§ Aim of the exercise: Copy each line of the entries that includes the word "таких".

[Working data — start]

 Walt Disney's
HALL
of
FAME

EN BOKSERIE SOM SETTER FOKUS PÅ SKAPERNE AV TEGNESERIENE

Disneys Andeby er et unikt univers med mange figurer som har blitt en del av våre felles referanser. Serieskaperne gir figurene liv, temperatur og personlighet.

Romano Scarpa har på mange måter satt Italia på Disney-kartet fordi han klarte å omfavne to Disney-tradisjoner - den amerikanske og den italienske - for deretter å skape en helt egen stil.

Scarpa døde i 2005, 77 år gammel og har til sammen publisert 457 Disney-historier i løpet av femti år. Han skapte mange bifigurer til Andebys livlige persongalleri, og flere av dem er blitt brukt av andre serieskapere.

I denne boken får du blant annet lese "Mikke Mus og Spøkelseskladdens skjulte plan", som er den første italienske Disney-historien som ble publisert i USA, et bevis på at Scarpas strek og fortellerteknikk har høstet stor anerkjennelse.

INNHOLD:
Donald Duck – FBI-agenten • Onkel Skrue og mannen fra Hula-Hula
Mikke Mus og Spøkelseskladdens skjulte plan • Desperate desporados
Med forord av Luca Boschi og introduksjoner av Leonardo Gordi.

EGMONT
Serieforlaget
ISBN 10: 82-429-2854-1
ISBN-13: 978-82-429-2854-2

[Working data — finish]
[Working data — start]

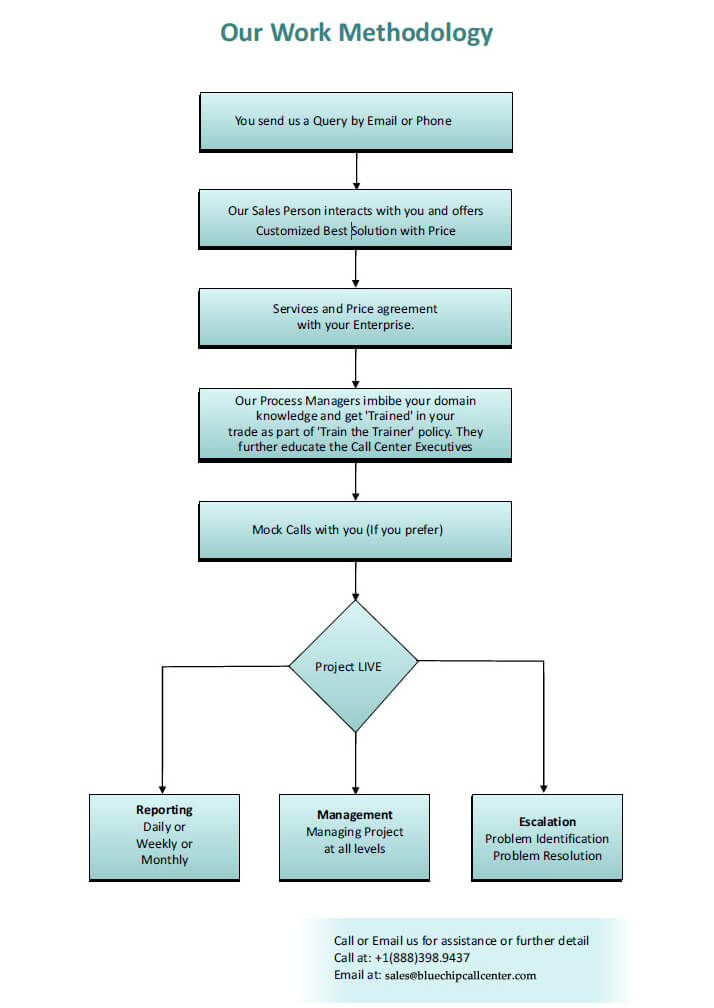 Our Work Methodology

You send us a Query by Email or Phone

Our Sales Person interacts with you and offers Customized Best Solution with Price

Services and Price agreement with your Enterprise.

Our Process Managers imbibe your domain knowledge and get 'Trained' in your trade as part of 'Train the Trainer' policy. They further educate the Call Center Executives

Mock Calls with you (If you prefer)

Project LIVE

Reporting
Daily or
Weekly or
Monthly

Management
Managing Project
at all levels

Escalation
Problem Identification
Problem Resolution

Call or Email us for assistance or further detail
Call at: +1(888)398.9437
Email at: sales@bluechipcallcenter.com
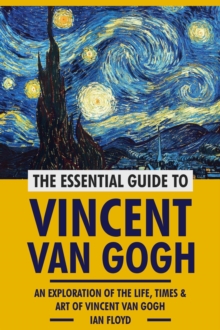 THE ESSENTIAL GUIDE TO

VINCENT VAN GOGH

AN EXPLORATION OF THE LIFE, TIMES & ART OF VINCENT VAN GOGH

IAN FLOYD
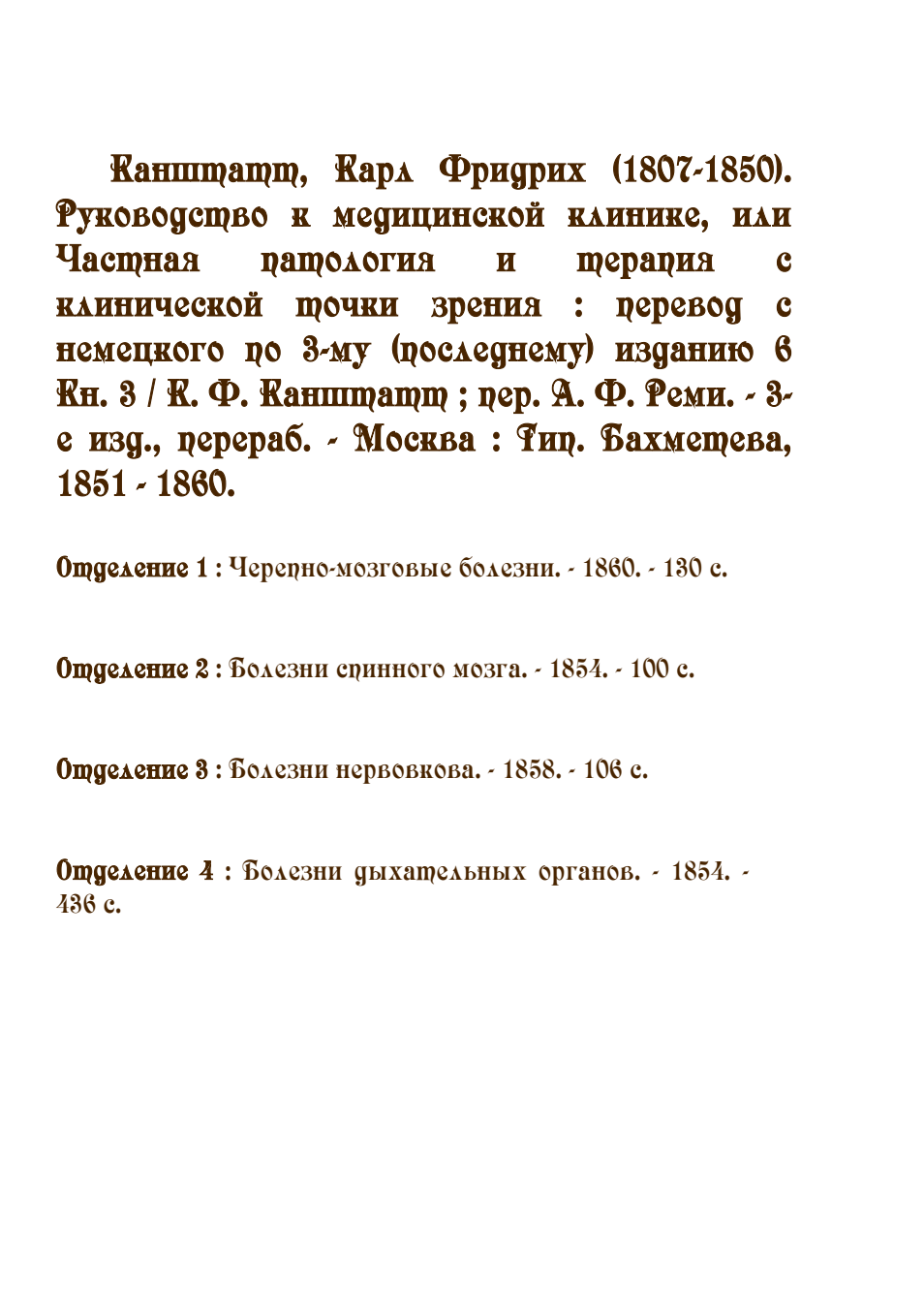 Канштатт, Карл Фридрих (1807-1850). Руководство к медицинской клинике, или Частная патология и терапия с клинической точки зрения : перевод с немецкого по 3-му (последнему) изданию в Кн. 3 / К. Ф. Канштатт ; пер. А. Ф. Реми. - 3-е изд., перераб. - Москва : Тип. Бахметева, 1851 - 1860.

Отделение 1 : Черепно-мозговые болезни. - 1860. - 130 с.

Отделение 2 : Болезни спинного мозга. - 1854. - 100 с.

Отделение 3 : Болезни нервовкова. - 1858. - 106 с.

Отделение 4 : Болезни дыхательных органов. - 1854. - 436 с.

[Working data — finish]
[Working data — start]

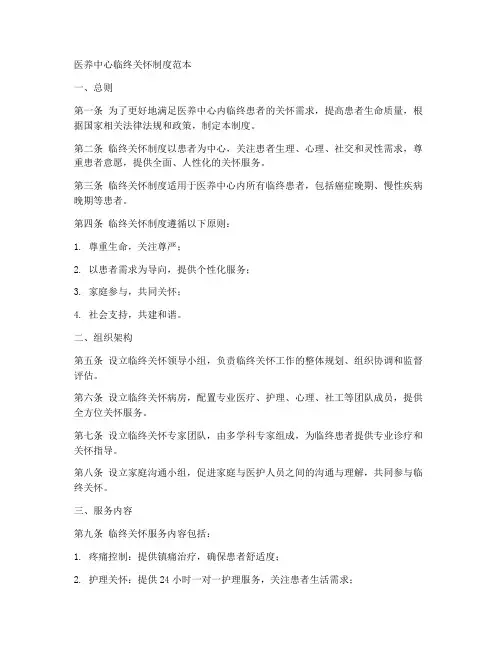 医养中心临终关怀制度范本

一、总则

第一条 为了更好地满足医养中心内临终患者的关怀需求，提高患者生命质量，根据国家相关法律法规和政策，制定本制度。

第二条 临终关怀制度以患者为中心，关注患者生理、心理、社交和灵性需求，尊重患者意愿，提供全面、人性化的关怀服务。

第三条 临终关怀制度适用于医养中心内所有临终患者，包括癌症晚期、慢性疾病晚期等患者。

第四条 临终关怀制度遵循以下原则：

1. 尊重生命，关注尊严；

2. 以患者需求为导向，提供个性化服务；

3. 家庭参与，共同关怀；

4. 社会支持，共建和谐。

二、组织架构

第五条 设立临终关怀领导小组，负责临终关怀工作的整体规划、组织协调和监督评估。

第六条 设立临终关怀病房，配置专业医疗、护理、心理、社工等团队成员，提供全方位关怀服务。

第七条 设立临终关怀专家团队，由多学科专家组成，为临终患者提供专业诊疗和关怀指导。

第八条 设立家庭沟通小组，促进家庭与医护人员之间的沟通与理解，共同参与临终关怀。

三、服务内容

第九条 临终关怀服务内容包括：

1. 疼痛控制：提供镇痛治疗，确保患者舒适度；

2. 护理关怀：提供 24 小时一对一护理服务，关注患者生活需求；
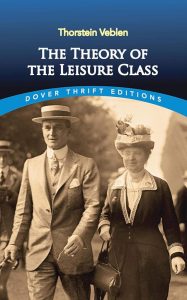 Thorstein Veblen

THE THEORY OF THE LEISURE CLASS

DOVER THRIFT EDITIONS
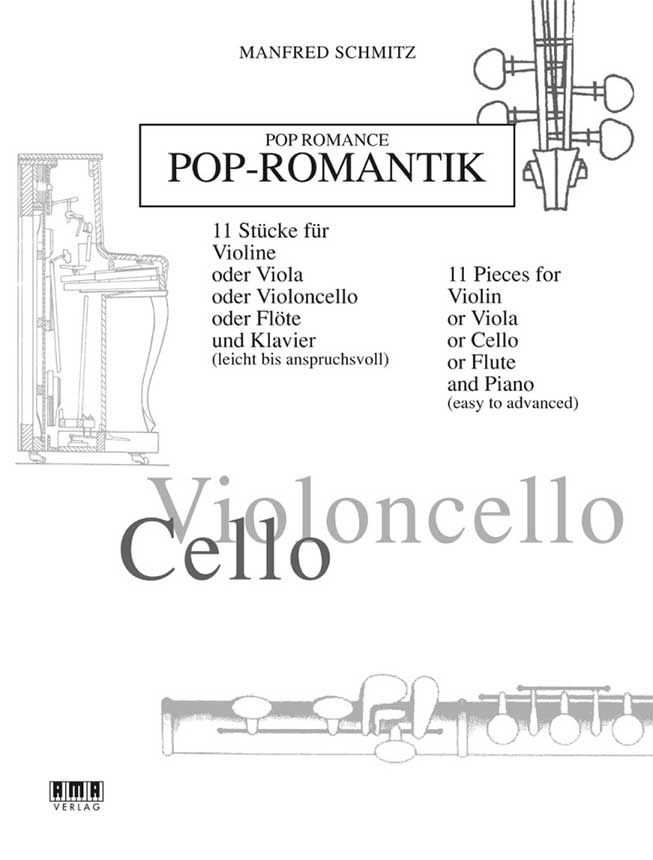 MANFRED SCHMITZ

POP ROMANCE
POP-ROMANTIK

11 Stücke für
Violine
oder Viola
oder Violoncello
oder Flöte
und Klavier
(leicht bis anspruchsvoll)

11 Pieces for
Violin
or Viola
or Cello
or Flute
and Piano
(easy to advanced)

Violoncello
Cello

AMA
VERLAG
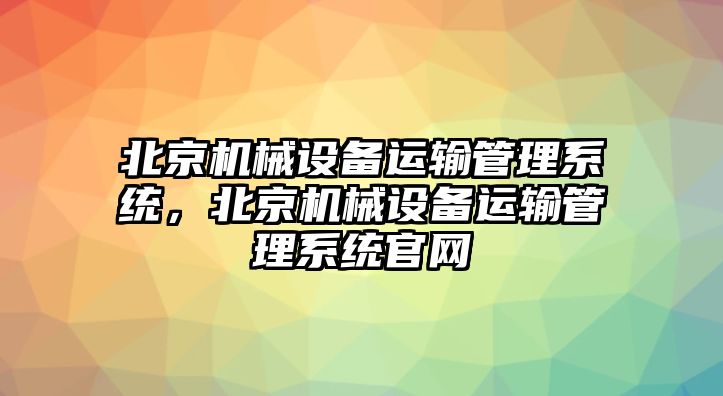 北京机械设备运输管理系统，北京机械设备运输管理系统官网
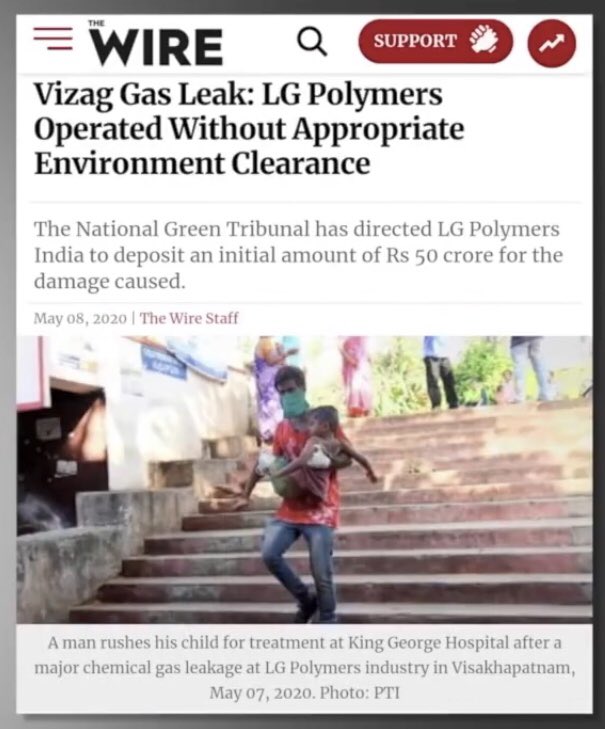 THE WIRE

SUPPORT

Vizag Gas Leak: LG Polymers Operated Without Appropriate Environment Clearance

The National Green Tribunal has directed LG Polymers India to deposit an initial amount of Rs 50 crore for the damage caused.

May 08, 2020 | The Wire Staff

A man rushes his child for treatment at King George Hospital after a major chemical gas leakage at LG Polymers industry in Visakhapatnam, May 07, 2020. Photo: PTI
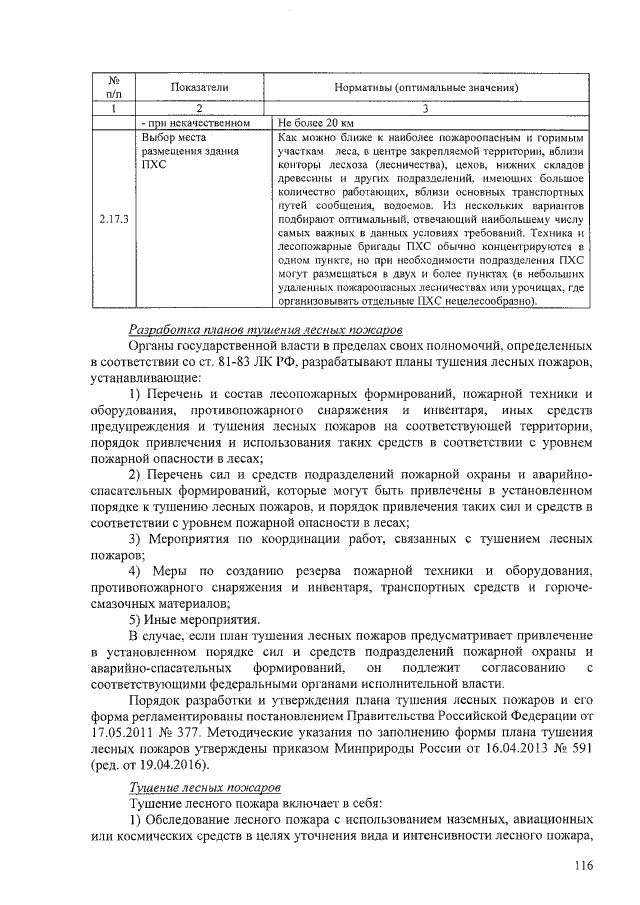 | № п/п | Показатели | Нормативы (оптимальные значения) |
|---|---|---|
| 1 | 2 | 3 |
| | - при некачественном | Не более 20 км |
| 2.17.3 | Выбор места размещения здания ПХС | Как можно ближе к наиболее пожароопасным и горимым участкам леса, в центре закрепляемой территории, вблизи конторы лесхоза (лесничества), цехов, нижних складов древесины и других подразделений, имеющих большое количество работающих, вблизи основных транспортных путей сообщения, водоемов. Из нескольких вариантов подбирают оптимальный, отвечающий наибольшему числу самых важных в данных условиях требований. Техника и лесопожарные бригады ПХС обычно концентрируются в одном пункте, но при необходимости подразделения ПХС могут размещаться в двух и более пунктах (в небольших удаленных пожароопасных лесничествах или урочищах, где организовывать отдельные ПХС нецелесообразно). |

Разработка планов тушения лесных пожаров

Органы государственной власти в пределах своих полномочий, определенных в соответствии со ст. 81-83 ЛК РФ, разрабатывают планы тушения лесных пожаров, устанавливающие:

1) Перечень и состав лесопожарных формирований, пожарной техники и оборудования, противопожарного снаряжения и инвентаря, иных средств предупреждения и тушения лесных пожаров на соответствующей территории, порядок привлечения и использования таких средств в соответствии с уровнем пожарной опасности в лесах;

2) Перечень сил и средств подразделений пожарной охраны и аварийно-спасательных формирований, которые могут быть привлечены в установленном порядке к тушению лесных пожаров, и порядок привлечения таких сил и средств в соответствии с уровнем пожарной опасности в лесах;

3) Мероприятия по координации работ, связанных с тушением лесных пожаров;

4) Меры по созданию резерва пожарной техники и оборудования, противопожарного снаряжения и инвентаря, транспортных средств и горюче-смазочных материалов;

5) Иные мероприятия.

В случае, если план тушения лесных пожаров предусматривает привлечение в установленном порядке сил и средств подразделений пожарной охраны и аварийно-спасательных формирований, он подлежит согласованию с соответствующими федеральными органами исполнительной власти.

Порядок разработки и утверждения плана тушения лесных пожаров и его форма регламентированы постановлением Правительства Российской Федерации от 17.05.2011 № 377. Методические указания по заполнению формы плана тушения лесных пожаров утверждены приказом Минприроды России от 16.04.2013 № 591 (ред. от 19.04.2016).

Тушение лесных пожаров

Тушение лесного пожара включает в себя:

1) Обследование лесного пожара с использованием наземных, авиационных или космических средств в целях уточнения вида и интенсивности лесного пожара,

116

[Working data — finish]

§ Task solution:
1) Перечень и состав лесопожарных формирований, пожарной техники и оборудования, противопожарного снаряжения и инвентаря, иных средств предупреждения и тушения лесных пожаров на соответствующей территории, порядок привлечения и использования таких средств в соответствии с уровнем пожарной опасности в лесах;
2) Перечень сил и средств подразделений пожарной охраны и аварийно-спасательных формирований, которые могут быть привлечены в установленном порядке к тушению лесных пожаров, и порядок привлечения таких сил и средств в соответствии с уровнем пожарной опасности в лесах;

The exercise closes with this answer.